In a January 2020 post ahead of planned armed demonstrations in Richmond, Virginia, against Governor Ralph Northam’s package of gun reform laws, Rhodes directed supporters of the Second Amendment to organize county-level militias and begin “musters,” or training sessions where paramilitary groups drill and practice. “That will send a message of defiance loud and clear,” Rhodes wrote at the time, directing followers to “declare Northam to be a domestic enemy of the Constitution.”

In October 2020, the FBI and state prosecutors charged a group of 13 Michigan militia members with conspiring to kidnap and murder Michigan Governor Gretechen Whitmer and violently overthrow the state government. The group, tied to a militia that called themselves the Wolverine Watchmen, also discussed hatching a similar plot against Northam. An NBC News investigation also found links to the broader anti-government boogaloo movement, another example of how far-right extremist ideologies often overlap. Some of the suspects met at Second Amendment and anti-COVID lockdown rallies, according to court filings. 

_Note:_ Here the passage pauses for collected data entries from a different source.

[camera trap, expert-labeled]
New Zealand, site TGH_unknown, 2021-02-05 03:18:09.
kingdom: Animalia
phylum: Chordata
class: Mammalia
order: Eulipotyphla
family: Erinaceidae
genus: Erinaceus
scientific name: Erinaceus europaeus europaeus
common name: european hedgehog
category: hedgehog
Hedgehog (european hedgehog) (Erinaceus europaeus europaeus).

Militias and extremist groups see the Capitol attack as a success. While it did not stop the certification of the election, it showed that with greater numbers, they could gain attention and disrupt business as usual. The period after major events like the January 6 insurrection “is actually sometimes more dangerous,” Squire said. According to the January 13 intelligence bulletin, it will be an enduring inspiration for an “increasing threat” of violence in 2021. Law enforcement’s response and President Biden’s inauguration may deter some on the right, but they also motivate those on the fringes. “It gives them something to act against. They have an ‘enemy.’”

“Usually when it comes to things like terrorism, when there’s a bigger spectacular attack that gets a lot of attention, most people are appalled by it,” Grossman added, “but a few people are encouraged by it.”